» Aufgabe A:
Beantworte zum Text über japanischen Whisky die folgenden Fragen:
(i) An welche drei Whiskys denkt man laut dem Text vermutlich zuerst?
(ii) Für welches alkoholische Getränk gilt Japan eher als bekannt?
(iii) Warum explodieren die Preise für japanische Whiskys?
» Aufgabe B:
Fasse den Text über japanischen Whisky in zwei Sätzen zusammen.
» Aufgabe C:
Schreibe den Text über japanischen Whisky im Anschluss an seinen letzten Satz weiter.

» Seitentext:
Wer an Whisky denkt, der hat vermutlich sofort den berühmten Scotch, den amerikanischen Bourbon oder einen Whiskey aus Irland im Kopf. Diese Länder sind weltweit berühmt für ihre Whiskys, doch wie sieht das mit Japan aus? Ist das Land der aufgehenden Sonne nicht eher bekannt für alkoholische Getränke wie Sake? Weit gefehlt.
In den letzten Jahren haben sich japanische Whiskys zu den begehrtesten der Welt entwickelt und lassen Herzen von Whisky-Fans höher schlagen. Das Problem: Der Ansturm auf japanische Whiskys kam so schnell, dass die Destillerien mit der Nachfrage nicht zurechtkommen und die Preise geradezu explodieren. Aber wieso sind japanische Whiskys so besonders und was hat dazu geführt?

[Aus der Seite ausgelesene Textdaten]
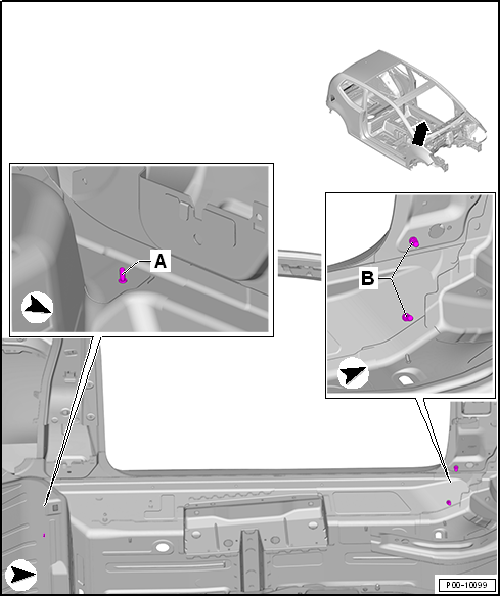 A

B

P00-10099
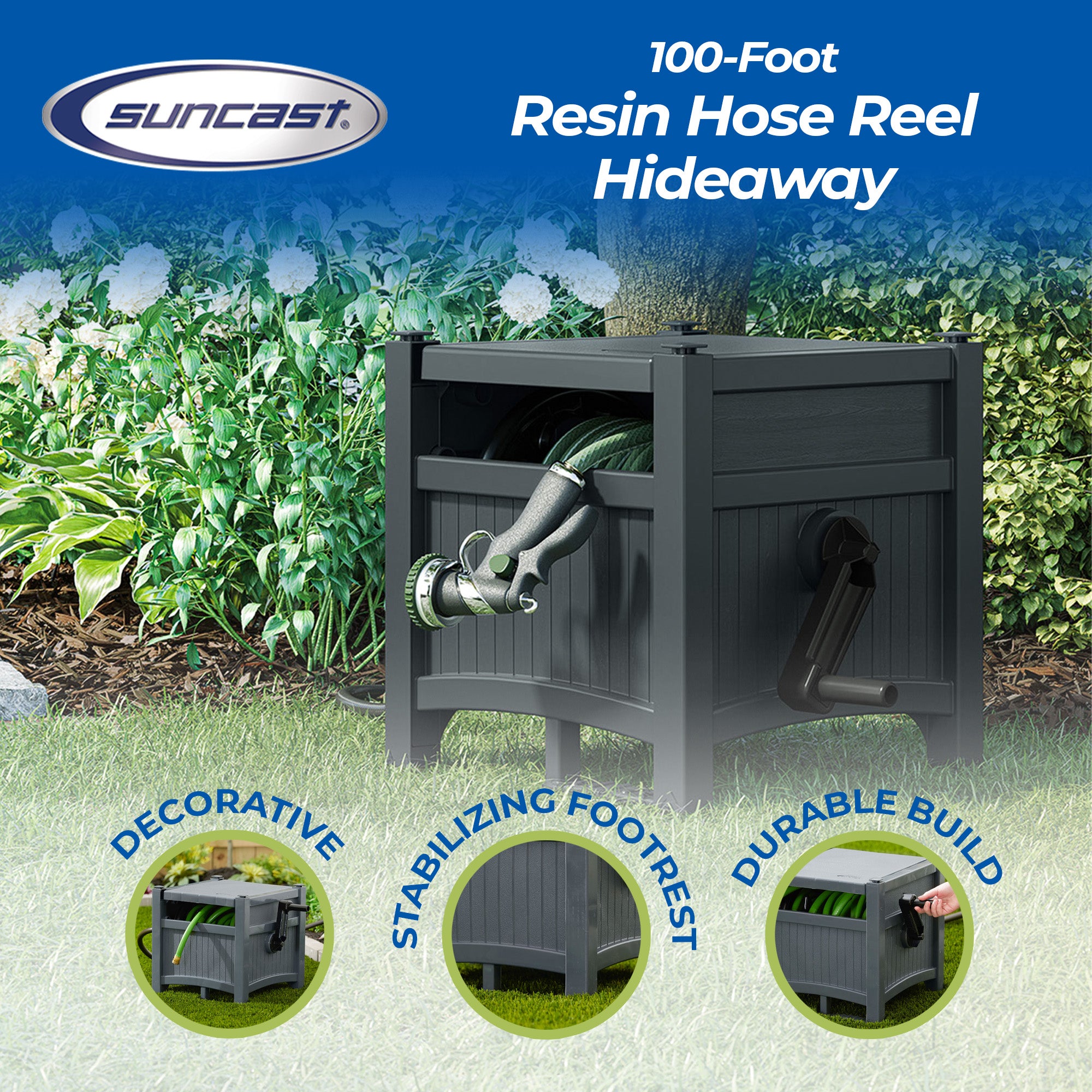 suncast®

100-Foot
Resin Hose Reel
Hideaway

DECORATIVE

STABILIZING FOOTREST

DURABLE BUILD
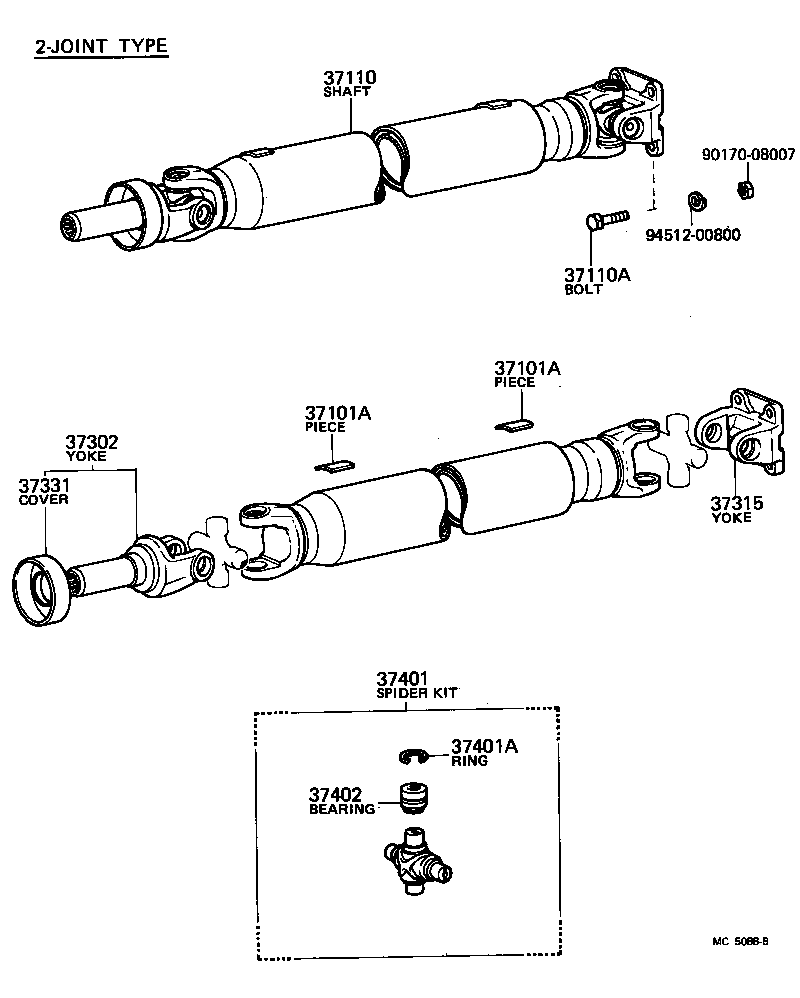 2-JOINT TYPE

37110
SHAFT

90170-08007

94512-00800

37110A
BOLT

37101A
PIECE

37101A
PIECE

37302
YOKE

37331
COVER

37315
YOKE

37401
SPIDER KIT

37401A
RING

37402
BEARING

MC 5088-B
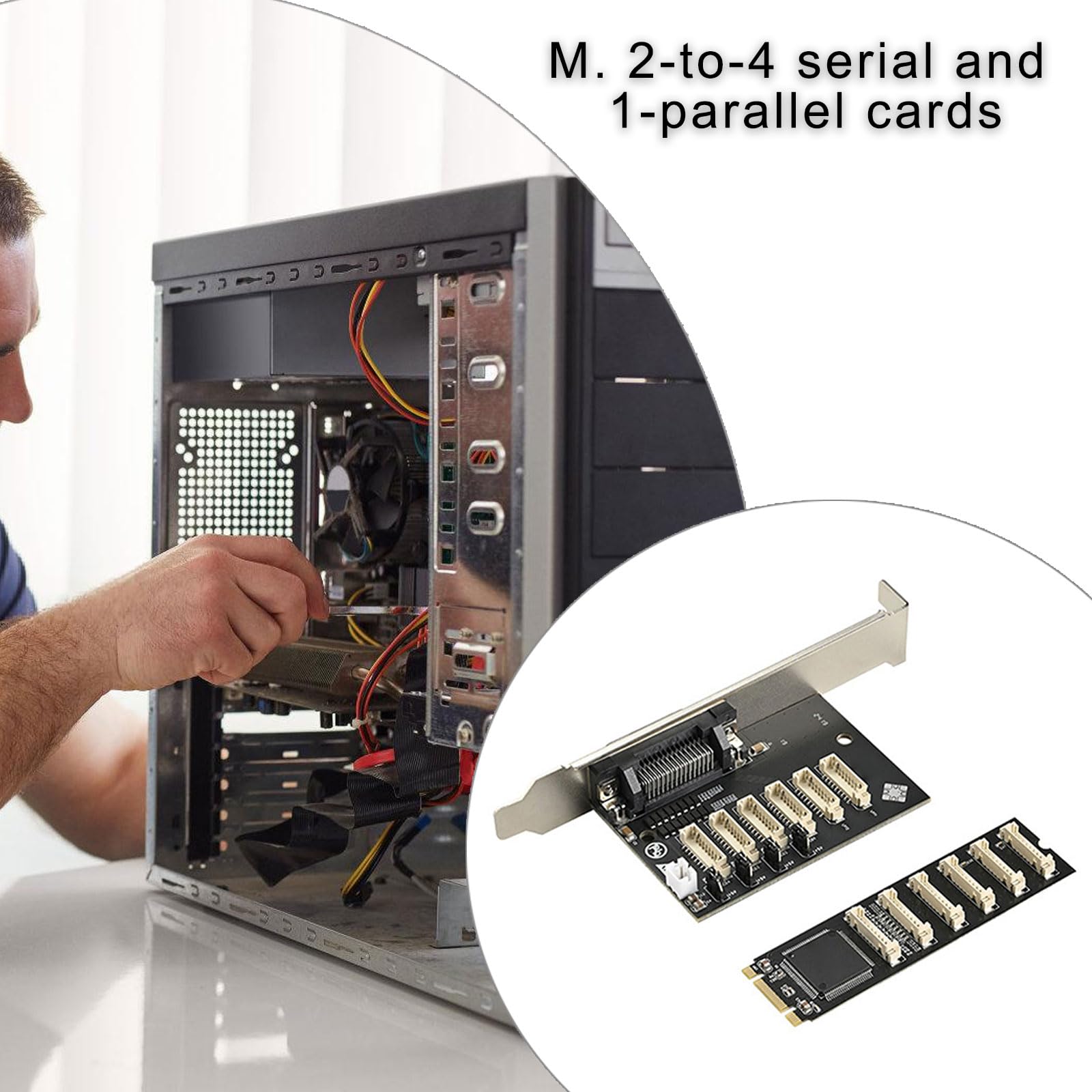 M. 2-to-4 serial and 1-parallel cards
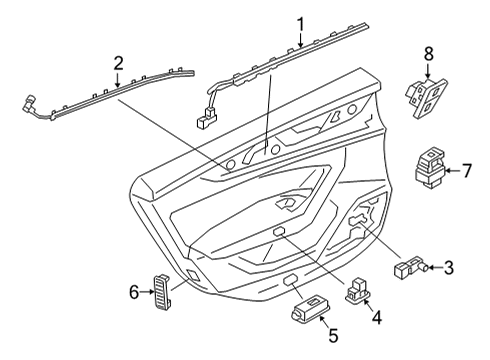 1
2
8
7
3
6
4
5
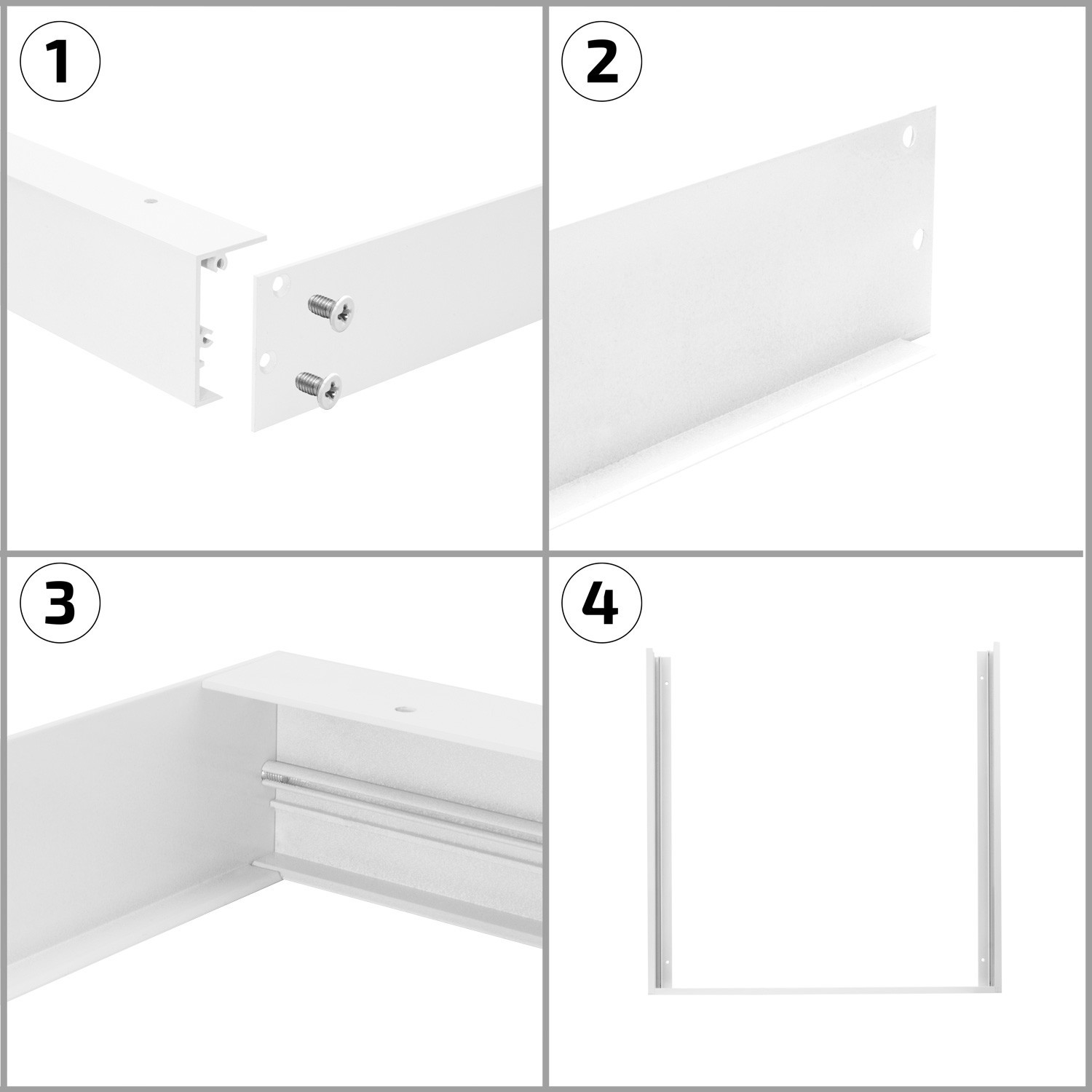 1

2

3

4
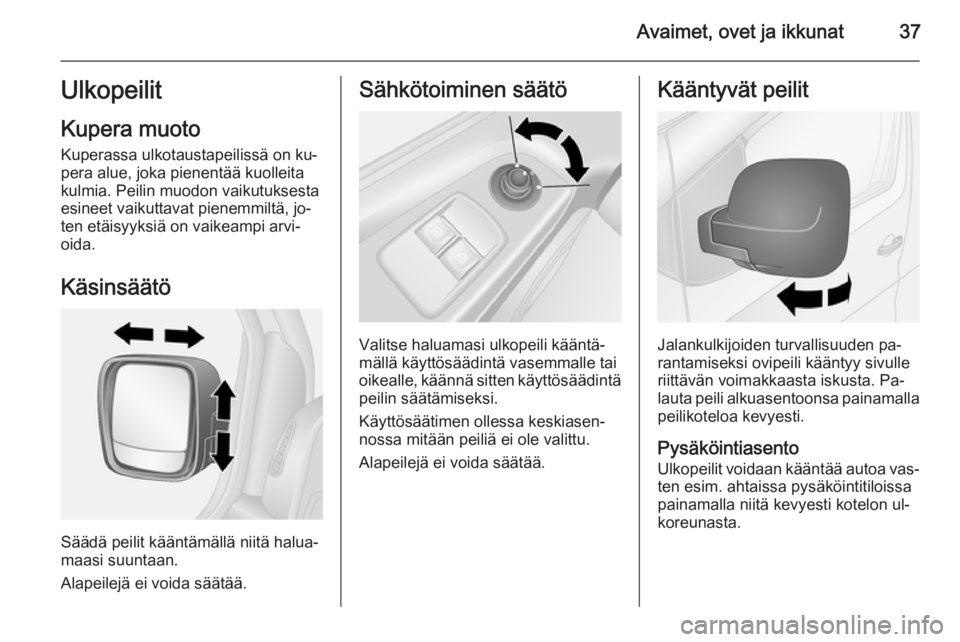 Avaimet, ovet ja ikkunat 37

Ulkopeilit

Kupera muoto

Kuperassa ulkotaustapeilissä on kupera alue, joka pienentää kuolleita kulmia. Peilin muodon vaikutuksesta esineet vaikuttavat pienemmiltä, joten etäisyyksiä on vaikeampi arvioida.

Käsinsäätö

Säädä peilit kääntämällä niitä haluamaasi suuntaan.

Alapeilejä ei voida säätää.

Sähkötoiminen säätö

Valitse haluamasi ulkopeili kääntämällä käyttösäädintä vasemmalle tai oikealle, käännä sitten käyttösäädintä peilin säätämiseksi.

Käyttösäätimen ollessa keskiasennossa mitään peiliä ei ole valittu.

Alapeilejä ei voida säätää.

Kääntyvät peilit

Jalankulkijoiden turvallisuuden parantamiseksi ovipeili kääntyy sivulle riittävän voimakkaasta iskusta. Palauta peili alkuasentoonsa painamalla peilikoteloa kevyesti.

Pysäköintiasento

Ulkopeilit voidaan kääntää autoa vasten esim. ahtaissa pysäköintitiloissa painamalla niitä kevyesti kotelon ulkoreunasta.

carmanualsonline.info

» Lösung A:
(i) An den Scotch, den amerikanischen Bourbon und einen Whiskey aus Irland.
(ii) Für Sake.
(iii) Der Ansturm kam so schnell, dass die Destillerien mit der Nachfrage nicht zurechtkommen.

» Lösung B:
Neben Schottland, Amerika und Irland hat sich auch Japan, das eher für Sake bekannt ist, mit seinen Whiskys einen Namen gemacht. Japanische Whiskys gehören inzwischen zu den begehrtesten der Welt, doch die Destillerien kommen mit der schnell gestiegenen Nachfrage nicht zurecht, weshalb die Preise explodieren.

» Lösung C:
Geschichte japanischer Whiskys
Um zu verstehen, was japanische Whiskys so besonders macht, muss man einen Blick auf die Vergangenheit werfen. Zwei Namen, die in Verbindung mit Whiskys aus Japan immer wieder fallen, sind Taketsuru Masataka und Torii Shinjirō. Sie sind zwei der Hauptfiguren, die japanischen Whisky stark geprägt haben und deren Firmen beziehungsweise Destillerien noch heute den Markt dominieren. Das Spannende an der Geschichte ist allerdings,wie sich die Wege der beiden in der Vergangenheit gekreuzt haben.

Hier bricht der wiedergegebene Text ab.